Des milliers de citoyens ont manifesté hier leur solidarité avec les douze victimes de l’affreux carnage de ce 7 janvier à Charlie Hebdo, jour noir pour la France, la démocratie, la liberté d’expression, l’humanité digne de ce nom. Que ces meurtres affreux aient été perpétrés au nom d’Allah mérite pour le moins de s’interroger sur la grandeur de ce dieu et de ses "serviteurs". D’où ces quelques remarques et réflexions pour tenter d’éclairer nos lanternes vacillantes…

Dernier Charb. Prémonitoire…
Dernier Charb. Prémonitoire…

Inutile de prendre des gants : cet attentat est signé. Il l’est d’abord par sa cible : un journal libre et libertaire, iconoclaste jusqu’à la provocation, irréligieux sinon anti-religieux. Un journal qui s’en prenait tout spécialement aux intégristes musulmans et avait transgressé (du point de vue de l’islam) l’interdit de la représentation imagée de Mahomet. Signé, cet attentat l’est aussi clairement par les proférations verbales de ses auteurs rapportées par des témoins proches, confirmées par les déclarations du procureur de la République.

Le caractère religieux de ces actes est donc indéniable, quelles que soient les dénégations des représentants officiels des trois monothéismes et de leurs variantes. Ceux-ci s’emploient dans le même empressement et la même unanimité à se désolidariser des auteurs de l’odieux attentat qu’ils n’hésitent pas à qualifier de « barbares ». Dont acte. Comment pourrait-il en être autrement ?
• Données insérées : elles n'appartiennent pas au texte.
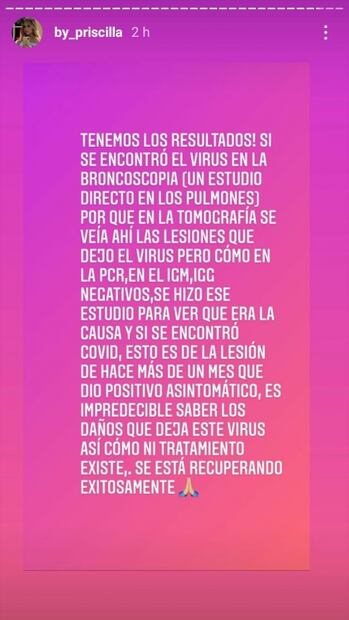 by_priscilla 2 h

TENEMOS LOS RESULTADOS! SI SE ENCONTRÓ EL VIRUS EN LA BRONCOSCOPIA (UN ESTUDIO DIRECTO EN LOS PULMONES) POR QUE EN LA TOMOGRAFÍA SE VEÍA AHÍ LAS LESIONES QUE DEJO EL VIRUS PERO CÓMO EN LA PCR,EN EL IGM,IGG NEGATIVOS,SE HIZO ESE ESTUDIO PARA VER QUE ERA LA CAUSA Y SI SE ENCONTRÓ COVID, ESTO ES DE LA LESIÓN DE HACE MÁS DE UN MES QUE DIO POSITIVO ASINTOMÁTICO, ES IMPREDECIBLE SABER LOS DAÑOS QUE DEJA ESTE VIRUS ASÍ CÓMO NI TRATAMIENTO EXISTE,. SE ESTÁ RECUPERANDO EXITOSAMENTE 🙏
Mais les clergés – je souligne : les appareils religieux, pas les croyants – ont une évidente urgence à se dédouaner de leurs responsabilités historiques en matière de barbaries passées, qui ne sont pas que lointaines dans l’Histoire. Les guerres de religion en France valaient bien, dans leur genre, celles des schismes musulmans actuels. Les horreurs d’Al Quaïda, d’Aqmi, de l’« État islamique » n’ont rien à envier à la « sainte inquisition ». Autres lieux, autres temps, mêmes mœurs sur l’air de l’intolérance obscurantiste, la sauvagerie sadique, la torture des plus faibles, femmes et enfants, jusqu’aux pires perversions sexuelles.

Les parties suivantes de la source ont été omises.